Pur plaisir d’entendre ces deux voix! C’est physique: il y a l’accent savoureux de Cantabrie et du Pays Basque. Il y a cette énergie dans le ton, la conviction. Elle transpire la joie de jouer sur un plateau de théâtre. Voici Juan Loriente et son complice Oscar Gomez Mata. Le premier, acteur espagnol de la plupart des formidables spectacles de l’Argentin Rodrigo Garcia. Le second, metteur en scène émérite de la Suisse romande, lié lui aussi au théâtre déjanté de Garcia qu’il a mis en scène avec sa compagnie l’Alakran. Ils ne sont que deux. Ils ont l’énergie des trois Mousquetaires et d’Artagnan réunis.
Oscar et Juan débarquent au milieu du public dans d’improbables tenues lycra du Vélo Club Genève, avec chaussures à ressorts et humour explosif digne des grands clowns. Deux rois de la cabriole physique et verbale.
Changer le monde
Ils ont inventé un nouveau personnage: le clown métaphysique. Au-delà du rire, de la pantalonnade, ces deux lascars nous emmènent sur les chemins en escaliers, chausse-trapes et miroirs, de la pensée philosophique. On y croise l’écrivain Borgès, on y aperçoit la physique quantique, on y goûte à l’amitié, on y mesure le temps qui passe, on y jauge nos illusions et notre capacité - ou non - de prendre notre destin en main. Avec au passage une ambition nécessaire et somme toute pas si démesurée: changer le monde.

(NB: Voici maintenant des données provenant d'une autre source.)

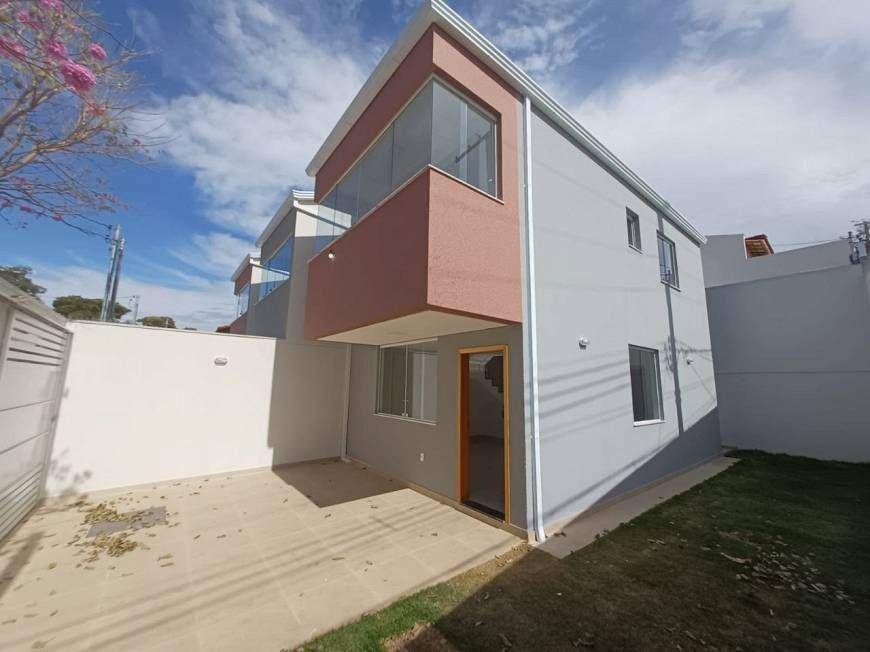 Casa, Itapoã, 3 Quartos, 2 Vagas, 1 Suíte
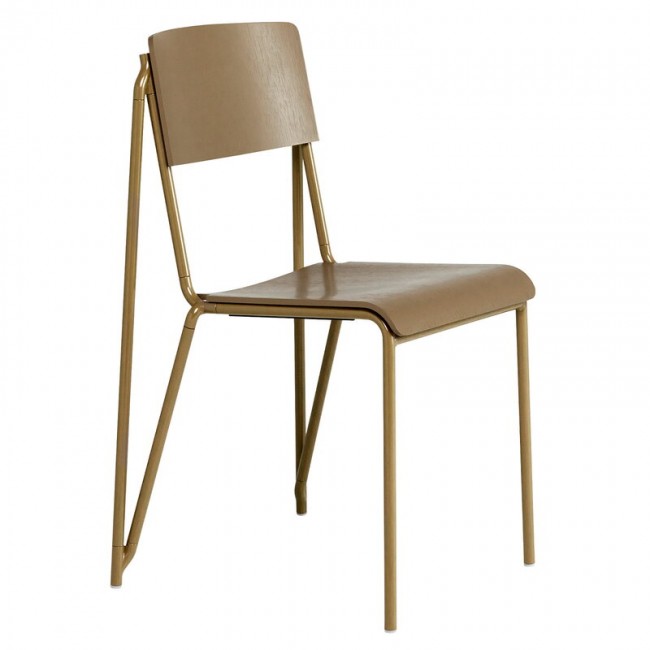 HAY 헤이 Petit Standard 의자 clay - HA936857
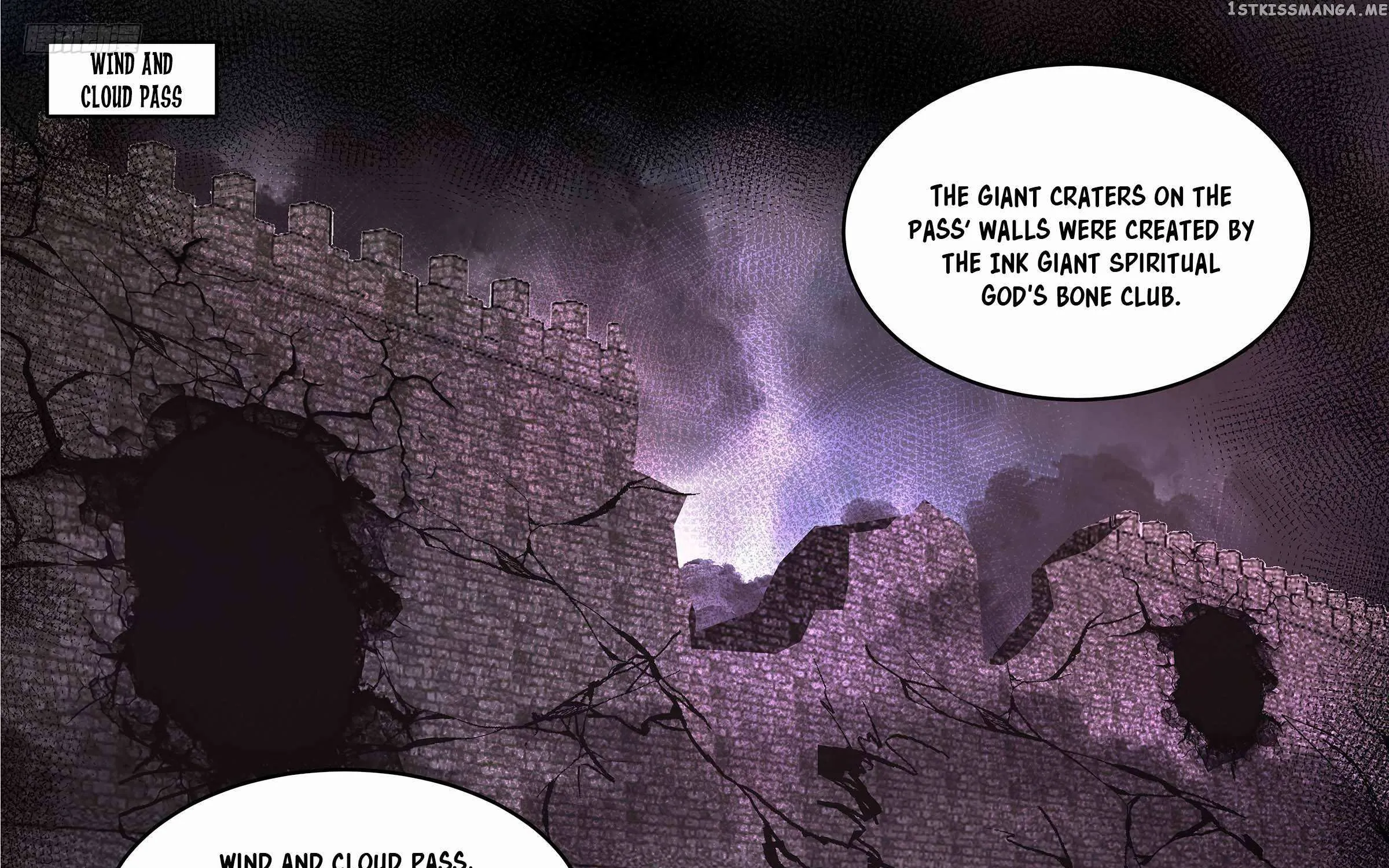 Read Martial Peak chapter 3297 image 2 on Lezhin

Rire potache et réflexion profonde
"Makers", comme la plupart des créations de l’Alakran (la compagnie genevoise d’Oscar Gomez Mata) parvient toujours à lier le rire le plus potache à la réflexion la plus profonde et vice versa. On a à peine terminé de pouffer que nous voici confrontés à l’abyssale question de notre raison d'exister. Dans "Makers", on passe d’une séance de méditation à des réflexions sur le tableau d’un maître de la Renaissance. Un simple portrait peut nous ouvrir un monde parallèle. Puis nous voici, par un malicieux principe de digression, lancés dans l'accélérateur à protons du CERN. Difficile de résumer ou de raconter de manière linéaire le parcours sur scène de ces deux auto proclamés "détectives du réel".
La philosophie en caleçon
"Makers" tient du test de Rorschach: chacun chacune y verra quelque chose de différent selon ses attentes et ses interrogations. Ce feu d’artifice théâtral est aussi la démonstration qu’on peut être artiste aguerri, couronné par un prix du Théâtre suisse, fort de vingt années de performances et de tournées, et garder un esprit d’enfant. L’énergie d’une première fois, quand bien même le propos tient du bilan de vie.
Cette création fonctionne aussi sur le principe de la poupée russe. Ce spectacle en cache un autre, la reprise hilarante d’une scène mythique que Juan Loriente avait réalisé dans un spectacle de Rodrigo Garcia nommé "After Sun": on peut exposer des idées philosophiques avec un simple caleçon en guise de matériel pédagogique. A l’époque, il y a vingt ans, personne n’avait osé rejoindre le philosophe sur le plateau du Théâtre de Saint-Gervais pour reprendre avec lui ses idéaux et principes. Aujourd’hui, Oscar paie enfin sa dette à Juan. "Makers", c’est aussi une aventure d'amitié.
Thierry Sartoretti/mcm
"Makers", TPR, La Chaux-de-Fonds, jusqu'au 22 mai; Arsenic, Lausanne, du 26 au 30 mai.